Dive Brief:
- Delaware College of Art and Design plans to wind down operations and will stop accepting new students after 27 years of existence, the institution said.
- Starting with the 2024-25 academic year, the college will no longer offer classes or confer degrees. It has teach-out agreements with Pennsylvania College of Art and Design and Moore College of Art and Design, also in Pennsylvania, to accept both its incoming and current students.
- In announcing the closure, DCAD President Jean Dahlgren cited falling enrollment, rising costs and issues stemming from the rollout of the new Free Application for Federal Student Aid.
Dive Insight:
On April 29, DCAD received a notice from its accreditor, the Middle States Commission on Higher Education, that it was being put on probation.
The accreditor requested a monitoring report by July 1 showing that the college could “sustain itself in the short or long term and is not at risk of imminent closure.” The report also sought to determine if the institution had the fiscal and human resources capacity to support its operations or documented financial resources and plans “to ensure financial stability.”
Now, just under a month later, the college is moving to close.
Dahlgren said that leadership “did not make the decision lightly and sought every possible avenue to avoid it,” noting also that the college’s board “worked diligently to find other funding solutions, but none allow us to overcome the longer-term problem of too few students.”
The president pointed to declining enrollment over the past few years and for the upcoming academic year, which “prevented us from adequately supporting our educational purposes and programs.”
Fall enrollment at DCAD fell 9.8% to 129 students between 2017 and 2022, and was down about 42% from 2010 levels, per federal data.
Based in downtown Wilmington, the college grew out of a partnership struck in 1997 between the Pratt Institute, in New York, and the Corcoran College of Art and Design, in Washington, D.C.. The latter was later acquired under financial duress by George Washington University.
Today, the college is independent and offers two-year programs in animation, fine arts, game art, graphic design, illustration, photography and video, and liberal arts.

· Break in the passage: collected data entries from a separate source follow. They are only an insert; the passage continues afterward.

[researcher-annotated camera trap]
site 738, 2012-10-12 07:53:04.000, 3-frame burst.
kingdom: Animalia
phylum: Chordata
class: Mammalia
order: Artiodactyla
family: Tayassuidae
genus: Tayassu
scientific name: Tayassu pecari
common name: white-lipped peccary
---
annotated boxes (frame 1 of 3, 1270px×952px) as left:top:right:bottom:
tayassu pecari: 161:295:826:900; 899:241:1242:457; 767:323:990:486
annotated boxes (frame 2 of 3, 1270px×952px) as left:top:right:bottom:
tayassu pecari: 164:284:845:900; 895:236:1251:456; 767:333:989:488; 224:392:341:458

With total operating revenue of just under $4 million, the college posted a $1.3 million deficit for the fiscal year ending last June, according to its latest audit report. It also carried $2.5 million in long-term debt, $2.2 million of which was made up of a note payable. The note had a sizable maturity of $381,715 due this year.
Pennsylvania College of Art and Design and Moore College of Art and Design have both agreed to accept all of DCAD’s admitted students and their credits, and to charge them the same or “very similar” tuition rate. Financial aid packages “should remain the same” at those institutions, according to an FAQ accompanying the president’s letter to the community.
Dahlgren said that DCAD is working with MSCHE to get the teach-out agreements fully approved.